Chip excelled at setting the mood for dances. He “[helped] everyone feel comfortable and relaxed, whether they be new dancers or new musicians…he was a welcoming and supportive presence,” David added.

The History of Contra dance in the UV

Beyond Blind Squirrel, numerous contra dance bands have graced the Upper Valley region since the resurgence of the art form in the early 70s, including Northern Spy, Cuckoo’s Nest, Smash the Windows, and Dr. Ruth and the Pleasure Seekers.

Blind Squirrel

Blind Squirrel

According to David, renowned caller Dudley Laufman re-launched the dance genre locally, in South Strafford’s Barrett Hall. A new band, Smash the Windows, emerged in the late 70s, holding monthly dances in Lyme, then in Lebanon and Cornish.

Northern Spy, David’s band, first performed in Lebanon, then Etna, before settling at Norwich’s Tracy Hall. At the early dances, sometimes the band members would outnumber the dancers, but by the late 80s, attendance at Tracy Hall contra dances numbered up to 200.

“The popularity waxed and waned, and by the 20-teens, when a committee took responsibility for organizing the Norwich dances…attendance had fallen below 50,” David added. The coronavirus made dancing impossible for a while, but “the Norwich dance now is on the rise with many new, younger dancers discovering this healthy and friendly activity and bringing their friends.”

Looking to the Future

Since the retirement of Northern Spy and Cuckoo’s Nest, the Norwich Dance Committee has been able to engage other regional bands and provide more variety for dancers with different styles of music. Blind Squirrel is looking to restart by finding a new guitar player. “That’s what [Chip] would have wanted,” said Erin.

Elfie Forbes, a long-time contra dancer and Norwich resident, is grateful for the continued efforts of the committee. “I’m glad [dancing] keeps going here,” she said. For her, dancing helps build an in-person community in a world that feels fractured and disconnected, and it’s a great way to meet people. Elfie’s late partner, Ruth Sylvester, was a caller at Norwich dances for many years.

Chip at one of his last dances in New London before his passing in March.
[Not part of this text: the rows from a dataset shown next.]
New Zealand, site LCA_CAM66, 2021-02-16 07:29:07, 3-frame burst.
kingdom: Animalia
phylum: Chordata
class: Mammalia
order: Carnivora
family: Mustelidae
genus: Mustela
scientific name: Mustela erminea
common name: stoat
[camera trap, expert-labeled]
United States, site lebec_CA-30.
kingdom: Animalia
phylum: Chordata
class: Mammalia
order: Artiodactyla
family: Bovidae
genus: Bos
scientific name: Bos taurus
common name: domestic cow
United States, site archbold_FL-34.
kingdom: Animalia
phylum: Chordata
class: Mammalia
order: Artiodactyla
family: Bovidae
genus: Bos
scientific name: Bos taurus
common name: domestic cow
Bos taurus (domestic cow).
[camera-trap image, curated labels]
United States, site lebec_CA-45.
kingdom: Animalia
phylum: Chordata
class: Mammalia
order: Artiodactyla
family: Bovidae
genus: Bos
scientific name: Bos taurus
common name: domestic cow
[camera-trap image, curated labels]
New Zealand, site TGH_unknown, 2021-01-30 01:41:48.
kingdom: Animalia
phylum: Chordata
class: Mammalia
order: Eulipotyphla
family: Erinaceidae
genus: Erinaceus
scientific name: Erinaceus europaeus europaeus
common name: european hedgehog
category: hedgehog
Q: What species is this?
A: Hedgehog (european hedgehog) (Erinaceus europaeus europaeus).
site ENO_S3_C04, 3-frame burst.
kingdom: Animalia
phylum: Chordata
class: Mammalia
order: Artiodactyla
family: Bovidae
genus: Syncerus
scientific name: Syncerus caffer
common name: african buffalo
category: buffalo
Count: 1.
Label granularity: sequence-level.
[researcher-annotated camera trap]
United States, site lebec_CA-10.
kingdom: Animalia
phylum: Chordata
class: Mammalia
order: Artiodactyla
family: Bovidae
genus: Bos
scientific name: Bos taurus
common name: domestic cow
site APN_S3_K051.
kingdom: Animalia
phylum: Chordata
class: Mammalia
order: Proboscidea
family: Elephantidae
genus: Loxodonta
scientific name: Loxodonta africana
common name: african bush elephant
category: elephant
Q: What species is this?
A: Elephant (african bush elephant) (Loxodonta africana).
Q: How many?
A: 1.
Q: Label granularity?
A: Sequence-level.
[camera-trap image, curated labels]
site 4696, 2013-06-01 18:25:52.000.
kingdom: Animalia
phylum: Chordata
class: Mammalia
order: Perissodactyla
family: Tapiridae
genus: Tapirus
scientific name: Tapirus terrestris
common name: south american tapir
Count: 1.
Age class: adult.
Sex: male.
Chip at one of his last dances in New London before his
passing in March.

Contra dancing is fun for the musicians, too. “It’s a great feeling” to provide the music for the dancers, Steve said. The pressure is off because “you’re there playing in front of people, but you’re not performing. The people dancing are so focused on the caller, so we’re playing for ourselves and the dancers.”

That ethic of service was certainly evident in the way Chip supported his bandmates and his community. He’ll be remembered for his generosity, caring nature, dedication, and humility by those who continue to be connected to the contra dance tradition and beyond.